TBMM Uğur
Mumcu Cinayetini
Araştırma Komisyonu Başkanı
Ersönmez Yarbay,
Cumhuriyet gazetesi yazarı Mumcu'nun, o dönemde laik kesimlerin duyarlılığını artırmak için planlı bir şekilde öldürüldüğünü söyledi.
Yarbay, o dönemde Mumcu olayı ile ilgili ihmali bulunan
yetkililer hakkında suç duyurusunda bulunduklarını, ancak savcıların bir türlü harekete geçmediğini kaydetti. Yarbay, geçmişte işlenen birçok karanlık
cinayetin aydınlatılması için Mumcu suikastının de
Ergenekon davasına dâhil edilmesinin faydalı olabileceğini söyledi.
Gazeteci yazar
Uğur Mumcu, 24 Ocak 1993'te, arabasının altına yerleştirilen bombanın patlaması sonucu hayatını kaybetti. 16 yıl önce işlenen ve
faili meçhul kalan suikastın aydınlatılması ve faillerinin bulunması için birçok girişimde bulunuldu.
Türkiye Büyük
Millet Meclisi de suikastı araştırmak için bir
komisyon kurdu. Ancak
soruşturma çok ileri götürülemedi. Kolluk kuvvetlerinin yanısıra yargı ve Meclis araştırmaları sonuçsuz kaldı. TBMM Uğur Mumcu Cinayetini Araştırma Komisyonu'nun başkanlığını yapan Ersönmez Yarbay, aradan geçen 16 yıllık süreye rağmen ünlü gazetecinin öldürülmesi ile ilgili suikastın neden aydınlatılamadığına ilişkin Cihan Haber Ajansı'na çarpıcı açıklamalarda bulundu.

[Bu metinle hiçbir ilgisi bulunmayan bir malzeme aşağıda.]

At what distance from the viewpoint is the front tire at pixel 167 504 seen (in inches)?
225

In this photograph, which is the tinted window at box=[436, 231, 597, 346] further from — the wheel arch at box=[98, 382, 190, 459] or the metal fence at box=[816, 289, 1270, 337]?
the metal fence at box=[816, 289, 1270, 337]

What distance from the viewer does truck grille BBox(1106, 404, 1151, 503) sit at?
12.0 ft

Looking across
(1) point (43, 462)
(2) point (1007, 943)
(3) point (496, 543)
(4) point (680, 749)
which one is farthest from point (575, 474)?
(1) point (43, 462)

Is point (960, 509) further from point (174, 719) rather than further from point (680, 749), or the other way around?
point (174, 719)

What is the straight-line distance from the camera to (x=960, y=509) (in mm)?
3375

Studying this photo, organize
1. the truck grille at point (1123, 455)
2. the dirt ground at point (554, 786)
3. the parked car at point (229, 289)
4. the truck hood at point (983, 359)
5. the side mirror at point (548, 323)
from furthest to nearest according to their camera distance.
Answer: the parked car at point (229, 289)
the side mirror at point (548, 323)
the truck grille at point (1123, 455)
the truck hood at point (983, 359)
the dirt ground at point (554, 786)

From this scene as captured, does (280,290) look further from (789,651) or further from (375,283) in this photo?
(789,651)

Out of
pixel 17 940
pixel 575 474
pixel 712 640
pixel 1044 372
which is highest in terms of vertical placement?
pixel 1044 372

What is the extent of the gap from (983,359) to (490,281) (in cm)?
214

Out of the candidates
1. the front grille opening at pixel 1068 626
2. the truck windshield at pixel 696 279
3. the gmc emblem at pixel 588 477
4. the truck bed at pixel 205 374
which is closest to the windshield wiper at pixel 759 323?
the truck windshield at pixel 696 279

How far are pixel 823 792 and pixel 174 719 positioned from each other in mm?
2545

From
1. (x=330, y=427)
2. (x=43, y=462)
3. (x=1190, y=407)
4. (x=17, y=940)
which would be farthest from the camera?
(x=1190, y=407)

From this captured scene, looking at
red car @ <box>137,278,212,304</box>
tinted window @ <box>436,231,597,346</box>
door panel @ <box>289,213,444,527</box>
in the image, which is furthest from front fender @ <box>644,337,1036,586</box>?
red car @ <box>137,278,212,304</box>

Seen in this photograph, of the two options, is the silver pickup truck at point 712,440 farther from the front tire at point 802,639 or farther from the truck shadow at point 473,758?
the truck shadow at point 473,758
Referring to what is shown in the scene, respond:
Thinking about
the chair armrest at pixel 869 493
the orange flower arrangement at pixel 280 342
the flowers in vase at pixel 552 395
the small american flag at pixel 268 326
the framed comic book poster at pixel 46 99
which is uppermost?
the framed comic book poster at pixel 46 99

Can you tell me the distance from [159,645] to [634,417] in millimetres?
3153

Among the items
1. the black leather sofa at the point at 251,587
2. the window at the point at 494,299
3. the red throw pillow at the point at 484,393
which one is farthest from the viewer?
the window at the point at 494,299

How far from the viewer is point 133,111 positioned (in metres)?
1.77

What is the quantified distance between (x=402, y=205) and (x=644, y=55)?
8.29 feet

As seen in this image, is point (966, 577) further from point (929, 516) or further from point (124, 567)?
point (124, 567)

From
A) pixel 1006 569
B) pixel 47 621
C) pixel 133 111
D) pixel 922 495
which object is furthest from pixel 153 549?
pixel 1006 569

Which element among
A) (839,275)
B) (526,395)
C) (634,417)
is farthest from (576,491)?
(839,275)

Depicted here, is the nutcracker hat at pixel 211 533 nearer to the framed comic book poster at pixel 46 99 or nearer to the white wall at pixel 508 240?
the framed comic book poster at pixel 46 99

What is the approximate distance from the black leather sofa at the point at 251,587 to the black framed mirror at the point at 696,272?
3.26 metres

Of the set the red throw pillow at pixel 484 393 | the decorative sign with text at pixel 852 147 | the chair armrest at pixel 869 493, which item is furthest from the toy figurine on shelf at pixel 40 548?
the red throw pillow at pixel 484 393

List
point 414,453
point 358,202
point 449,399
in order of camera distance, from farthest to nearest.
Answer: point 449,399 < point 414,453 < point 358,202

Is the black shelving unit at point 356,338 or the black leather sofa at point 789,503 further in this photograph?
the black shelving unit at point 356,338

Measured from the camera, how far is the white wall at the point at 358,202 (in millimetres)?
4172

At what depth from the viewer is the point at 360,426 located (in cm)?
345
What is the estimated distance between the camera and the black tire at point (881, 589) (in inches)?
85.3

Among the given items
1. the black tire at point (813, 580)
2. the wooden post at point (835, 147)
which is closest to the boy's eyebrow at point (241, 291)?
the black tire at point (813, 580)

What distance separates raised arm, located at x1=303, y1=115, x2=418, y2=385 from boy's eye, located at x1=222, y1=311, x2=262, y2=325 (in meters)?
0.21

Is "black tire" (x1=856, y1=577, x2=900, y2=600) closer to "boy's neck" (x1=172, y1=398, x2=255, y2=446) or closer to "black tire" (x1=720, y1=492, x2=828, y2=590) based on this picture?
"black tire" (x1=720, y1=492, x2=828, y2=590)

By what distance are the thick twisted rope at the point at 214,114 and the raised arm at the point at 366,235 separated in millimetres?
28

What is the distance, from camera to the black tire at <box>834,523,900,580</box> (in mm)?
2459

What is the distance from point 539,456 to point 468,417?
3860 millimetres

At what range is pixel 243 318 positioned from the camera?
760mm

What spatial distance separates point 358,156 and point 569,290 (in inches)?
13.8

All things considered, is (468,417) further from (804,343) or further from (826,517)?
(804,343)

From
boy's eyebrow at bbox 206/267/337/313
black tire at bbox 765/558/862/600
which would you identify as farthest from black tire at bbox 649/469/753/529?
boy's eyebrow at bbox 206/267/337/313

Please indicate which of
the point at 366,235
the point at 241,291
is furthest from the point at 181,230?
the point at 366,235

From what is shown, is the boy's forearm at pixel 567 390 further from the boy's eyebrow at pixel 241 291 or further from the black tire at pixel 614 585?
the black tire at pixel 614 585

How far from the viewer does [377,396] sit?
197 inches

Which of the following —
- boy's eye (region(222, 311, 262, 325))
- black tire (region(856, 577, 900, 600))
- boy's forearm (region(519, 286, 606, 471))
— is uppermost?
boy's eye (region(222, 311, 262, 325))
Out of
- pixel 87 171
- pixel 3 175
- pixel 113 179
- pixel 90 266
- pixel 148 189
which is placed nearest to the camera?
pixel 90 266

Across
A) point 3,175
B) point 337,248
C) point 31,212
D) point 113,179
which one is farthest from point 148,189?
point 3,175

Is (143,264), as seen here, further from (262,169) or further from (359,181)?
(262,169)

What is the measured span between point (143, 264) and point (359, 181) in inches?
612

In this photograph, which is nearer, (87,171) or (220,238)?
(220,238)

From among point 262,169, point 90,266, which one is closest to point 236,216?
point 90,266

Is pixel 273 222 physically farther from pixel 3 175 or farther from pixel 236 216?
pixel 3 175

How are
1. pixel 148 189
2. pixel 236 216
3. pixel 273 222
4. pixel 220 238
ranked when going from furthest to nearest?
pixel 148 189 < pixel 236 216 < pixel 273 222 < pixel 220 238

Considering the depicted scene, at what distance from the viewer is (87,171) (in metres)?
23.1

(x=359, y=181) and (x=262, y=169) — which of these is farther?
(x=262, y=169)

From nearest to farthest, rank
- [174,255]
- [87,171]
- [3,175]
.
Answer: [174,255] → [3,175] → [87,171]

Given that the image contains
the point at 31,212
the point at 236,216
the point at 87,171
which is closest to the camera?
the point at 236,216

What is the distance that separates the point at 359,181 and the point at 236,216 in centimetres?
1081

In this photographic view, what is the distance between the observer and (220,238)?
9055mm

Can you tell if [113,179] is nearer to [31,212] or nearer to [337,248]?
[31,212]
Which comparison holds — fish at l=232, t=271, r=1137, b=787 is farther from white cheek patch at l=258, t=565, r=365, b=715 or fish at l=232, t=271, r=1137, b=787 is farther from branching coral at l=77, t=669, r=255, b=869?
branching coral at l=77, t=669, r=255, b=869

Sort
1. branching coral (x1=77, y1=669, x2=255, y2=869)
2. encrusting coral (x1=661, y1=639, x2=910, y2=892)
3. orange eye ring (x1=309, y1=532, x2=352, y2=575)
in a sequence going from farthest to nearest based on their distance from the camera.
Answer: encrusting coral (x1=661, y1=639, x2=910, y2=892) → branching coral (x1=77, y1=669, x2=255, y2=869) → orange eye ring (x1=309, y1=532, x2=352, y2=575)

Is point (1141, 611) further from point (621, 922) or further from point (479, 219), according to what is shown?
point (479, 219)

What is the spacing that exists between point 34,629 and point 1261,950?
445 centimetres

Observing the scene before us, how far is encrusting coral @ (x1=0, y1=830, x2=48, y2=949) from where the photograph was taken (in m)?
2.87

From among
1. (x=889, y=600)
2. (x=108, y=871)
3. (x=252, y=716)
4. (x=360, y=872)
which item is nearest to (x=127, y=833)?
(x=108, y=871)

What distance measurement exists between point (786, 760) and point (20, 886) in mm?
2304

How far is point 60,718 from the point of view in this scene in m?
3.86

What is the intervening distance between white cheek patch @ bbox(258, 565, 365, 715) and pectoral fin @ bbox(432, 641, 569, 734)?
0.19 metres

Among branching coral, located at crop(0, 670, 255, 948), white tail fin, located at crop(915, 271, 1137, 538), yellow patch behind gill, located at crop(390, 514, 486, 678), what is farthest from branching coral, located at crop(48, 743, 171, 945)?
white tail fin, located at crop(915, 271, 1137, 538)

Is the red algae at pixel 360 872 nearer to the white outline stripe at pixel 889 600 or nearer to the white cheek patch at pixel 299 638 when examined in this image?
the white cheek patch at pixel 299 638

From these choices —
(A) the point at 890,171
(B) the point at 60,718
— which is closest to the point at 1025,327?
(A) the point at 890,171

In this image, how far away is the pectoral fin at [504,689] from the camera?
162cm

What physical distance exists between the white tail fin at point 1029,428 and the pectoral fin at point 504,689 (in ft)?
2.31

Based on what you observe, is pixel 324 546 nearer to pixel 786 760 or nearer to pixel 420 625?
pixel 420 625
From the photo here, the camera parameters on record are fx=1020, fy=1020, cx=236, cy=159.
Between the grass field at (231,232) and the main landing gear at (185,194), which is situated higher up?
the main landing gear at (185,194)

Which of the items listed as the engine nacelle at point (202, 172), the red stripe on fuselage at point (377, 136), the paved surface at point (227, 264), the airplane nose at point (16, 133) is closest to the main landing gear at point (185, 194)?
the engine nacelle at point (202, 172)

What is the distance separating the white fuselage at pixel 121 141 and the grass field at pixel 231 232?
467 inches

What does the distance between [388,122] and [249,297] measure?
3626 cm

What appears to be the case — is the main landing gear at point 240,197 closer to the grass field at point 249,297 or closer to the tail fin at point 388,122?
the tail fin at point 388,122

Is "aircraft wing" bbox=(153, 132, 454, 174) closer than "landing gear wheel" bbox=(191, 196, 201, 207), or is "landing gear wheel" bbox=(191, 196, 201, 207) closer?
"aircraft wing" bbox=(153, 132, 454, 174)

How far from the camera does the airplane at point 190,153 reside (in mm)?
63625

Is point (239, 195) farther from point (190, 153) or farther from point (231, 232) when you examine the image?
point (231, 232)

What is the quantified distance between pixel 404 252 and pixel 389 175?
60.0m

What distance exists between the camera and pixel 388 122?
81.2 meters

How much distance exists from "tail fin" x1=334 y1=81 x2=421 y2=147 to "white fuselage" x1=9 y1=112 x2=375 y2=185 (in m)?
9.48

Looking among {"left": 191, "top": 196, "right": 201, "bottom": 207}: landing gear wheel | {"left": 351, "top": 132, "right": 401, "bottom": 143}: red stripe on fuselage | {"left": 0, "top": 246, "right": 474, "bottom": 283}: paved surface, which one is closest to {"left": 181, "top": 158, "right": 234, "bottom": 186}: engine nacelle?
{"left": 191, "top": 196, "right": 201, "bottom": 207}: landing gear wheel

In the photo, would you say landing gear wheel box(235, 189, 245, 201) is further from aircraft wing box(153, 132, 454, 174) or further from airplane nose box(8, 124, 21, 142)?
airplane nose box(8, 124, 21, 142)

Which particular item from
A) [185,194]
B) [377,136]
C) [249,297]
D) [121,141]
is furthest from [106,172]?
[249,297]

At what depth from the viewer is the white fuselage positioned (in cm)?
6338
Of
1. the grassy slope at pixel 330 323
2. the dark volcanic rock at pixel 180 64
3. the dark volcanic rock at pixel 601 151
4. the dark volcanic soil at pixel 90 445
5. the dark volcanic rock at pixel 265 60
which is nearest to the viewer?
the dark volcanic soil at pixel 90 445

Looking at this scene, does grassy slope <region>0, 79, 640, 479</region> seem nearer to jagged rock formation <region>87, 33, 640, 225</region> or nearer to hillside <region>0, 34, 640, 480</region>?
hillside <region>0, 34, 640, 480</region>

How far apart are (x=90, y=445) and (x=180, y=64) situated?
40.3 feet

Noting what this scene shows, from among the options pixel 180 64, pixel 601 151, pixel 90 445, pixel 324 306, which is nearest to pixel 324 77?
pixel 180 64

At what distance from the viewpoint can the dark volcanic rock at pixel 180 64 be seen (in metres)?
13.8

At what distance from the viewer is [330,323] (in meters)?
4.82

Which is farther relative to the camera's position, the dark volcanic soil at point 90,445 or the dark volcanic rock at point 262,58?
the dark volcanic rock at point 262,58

Yarbay, 1990 yılının başından itibaren Türkiye'de çok sayıda faili meçhul cinayet ve olayın işlendiğini hatırlatarak sözlerine başladı. Seçilen
hedeflerden birinin de Uğur Mumcu olduğunu belirten Yarbay, aynı yıl Turgut Özal'ın
şüpheli bir şekilde
vefat ettiğini,
Madımak ve Başbağlar'da katliamlarının yaşandığını aktardı.
LAİK KESİMLERİN DUYARLILIĞINI ARTIRMAK İÇİN YAPILDI
Yarbay, bugünlerde Ergenekon soruşturmasıyla birlikte yeniden gündeme gelen Uğur Mumcu cinayetiyle ilgili iddiaların kendisinin başkanlığını yaptığı Meclis Araştırma Komisyonu'nda da konuşulduğunu, ancak o günlerde bu bilgilerin doğruluğunun teyit edilemediğini kaydetti. Komisyonda Mumcu'nun öldürülmesiyle ilgili 40'a yakın farklı senaryonun tartışıldığını, bunlardan birisinin de MKE'deki
silahların izini sürmesiyle ilgili olduğunu dile getiren Yarbay, bu konudaki kanaatini şu sözlerle ortaya koydu:
"Ama benim kanaatime göre bunun laik kesimin duyarlığını artırmak amacıyla tezgâhlandığını düşünüyorum. Türkiye'de o dönem laik kesimler, bizzat laik kuruluşlar tarafından hedef alınmış, onların duyarlılıkları, anti-laik kesime karşı mücadelelerinin keskinlikleri arttırılmak istenmiştir. Çünkü o dönemde meydana gelen olayların bağlantılı ve belli bir hizmeti amaçlandığı görülmektedir. Dolayısıyla durup dururken, bazı kesimlerin sözcüleri ortadan kaldırılıyor. Ben bunu uzun vadeli bir planın parçaları olarak gördüm." şeklinde konuştu.
DEVLET ÜZERİNE GİDEMEDİ
Eski
Milletvekili Ersönmez Yarbay, devletin Uğur Mumcu cinayetinin üzerine yererince gidilemediğini de iddia etti. Cinayetle ilgili ihmali bulunanlara yönelik dönemin
Ankara DGM Başsavcısı Nusret Demiral ve davayı yürüten savcılara defalarca suç duyurusunda bulunduklarını, ancak bunların hiç birisinin işleme konmadığını söyledi. Komisyon olarak hazırladıkları raporu Meclis'e sunduklarını anlatan Yarbay, Meclis'in de işi geçiştirmekle yetindiğini ifade etti. Yarbay şöyle konuştu: "Toplam dört ay süren komisyon çalışması sırasında savcıya suç duyurusunda bulunduk. Ama hiçbir işlem yapılmadı. Yine benzer şekilde raporu sunduğumuz Meclis de olayı takip etmedi."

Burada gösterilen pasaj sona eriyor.